🤖 AI Summary
This work addresses the challenge of drift-prone visual-inertial odometry (VIO) in GPS-denied environments for multi-robot systems, where existing ultra-wideband (UWB)-assisted approaches are typically limited to single robots and rely on pre-calibrated anchor nodes, compromising robustness. To overcome these limitations, we propose a distributed collaborative visual-inertial-ranging odometry framework (DC-VIRO), which, for the first time, tightly integrates VIO with online self-calibration of UWB anchors in multi-robot settings. By incorporating anchor positions into the system state and leveraging shared UWB measurements to impose geometric constraints, DC-VIRO employs right-invariant error modeling on Lie groups and distributed optimization to ensure observability and estimation consistency. Experimental results demonstrate that DC-VIRO significantly improves localization accuracy and robustness while successfully achieving distributed self-calibration of UWB anchors.
📝 Abstract
Reliable localization is a fundamental requirement for multi-robot systems operating in GPS-denied environments.

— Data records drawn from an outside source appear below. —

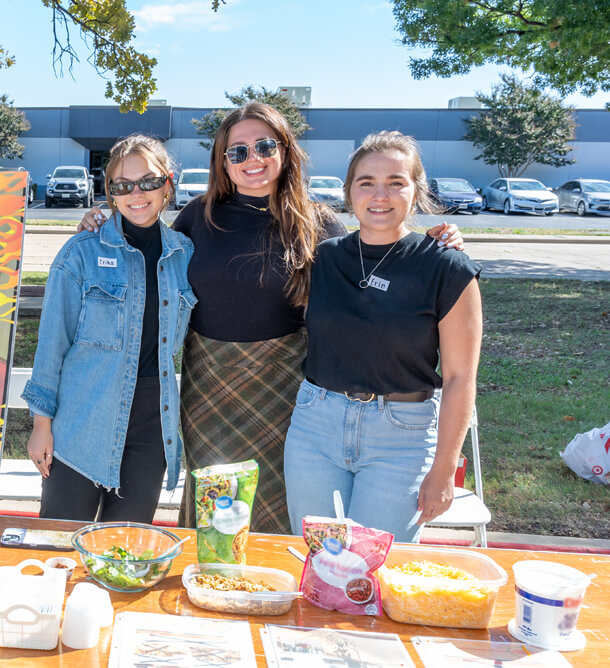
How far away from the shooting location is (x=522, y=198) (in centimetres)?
2469

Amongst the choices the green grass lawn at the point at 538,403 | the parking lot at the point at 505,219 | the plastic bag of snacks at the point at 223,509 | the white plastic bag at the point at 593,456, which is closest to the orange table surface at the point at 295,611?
the plastic bag of snacks at the point at 223,509

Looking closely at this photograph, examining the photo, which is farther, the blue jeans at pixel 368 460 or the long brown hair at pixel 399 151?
the long brown hair at pixel 399 151

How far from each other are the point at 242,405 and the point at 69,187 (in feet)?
82.6

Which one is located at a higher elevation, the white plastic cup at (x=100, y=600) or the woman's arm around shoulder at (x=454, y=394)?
the woman's arm around shoulder at (x=454, y=394)

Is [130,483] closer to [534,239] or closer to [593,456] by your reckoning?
[593,456]

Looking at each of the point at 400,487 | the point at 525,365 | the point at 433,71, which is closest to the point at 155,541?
the point at 400,487

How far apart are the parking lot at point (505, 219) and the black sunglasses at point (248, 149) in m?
16.6

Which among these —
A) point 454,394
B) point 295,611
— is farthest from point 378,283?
point 295,611

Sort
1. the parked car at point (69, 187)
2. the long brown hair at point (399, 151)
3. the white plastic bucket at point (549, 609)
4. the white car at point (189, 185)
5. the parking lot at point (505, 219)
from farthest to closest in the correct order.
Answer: the parked car at point (69, 187) → the white car at point (189, 185) → the parking lot at point (505, 219) → the long brown hair at point (399, 151) → the white plastic bucket at point (549, 609)

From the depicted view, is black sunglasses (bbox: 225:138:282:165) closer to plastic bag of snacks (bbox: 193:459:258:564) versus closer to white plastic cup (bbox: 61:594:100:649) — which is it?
plastic bag of snacks (bbox: 193:459:258:564)

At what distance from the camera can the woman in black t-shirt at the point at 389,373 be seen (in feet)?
6.88

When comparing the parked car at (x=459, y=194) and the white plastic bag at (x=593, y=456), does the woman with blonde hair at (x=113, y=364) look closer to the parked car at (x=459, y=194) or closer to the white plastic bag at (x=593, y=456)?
the white plastic bag at (x=593, y=456)

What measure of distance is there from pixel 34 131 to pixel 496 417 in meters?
33.9

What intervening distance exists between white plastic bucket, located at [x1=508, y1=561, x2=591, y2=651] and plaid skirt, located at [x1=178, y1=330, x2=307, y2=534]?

Visual-inertial odometry (VIO) provides lightweight and accurate motion estimation but suffers from cumulative drift in the absence of global references. Ultra-wideband (UWB) ranging offers complementary global observations, yet most existing UWB-aided VIO methods are designed for single-robot scenarios and rely on pre-calibrated anchors, which limits their robustness in practice. This paper proposes a distributed collaborative visual-inertial-ranging odometry (DC-VIRO) framework that tightly fuses VIO and UWB measurements across multiple robots. Anchor positions are explicitly included in the system state to address calibration uncertainty, while shared anchor observations are exploited through inter-robot communication to provide additional geometric constraints. By leveraging a right-invariant error formulation on Lie groups, the proposed approach preserves the observability properties of standard VIO, ensuring estimator consistency. Simulation results with multiple robots demonstrate that DC-VIRO significantly improves localization accuracy and robustness, while simultaneously enabling anchor self-calibration in distributed settings.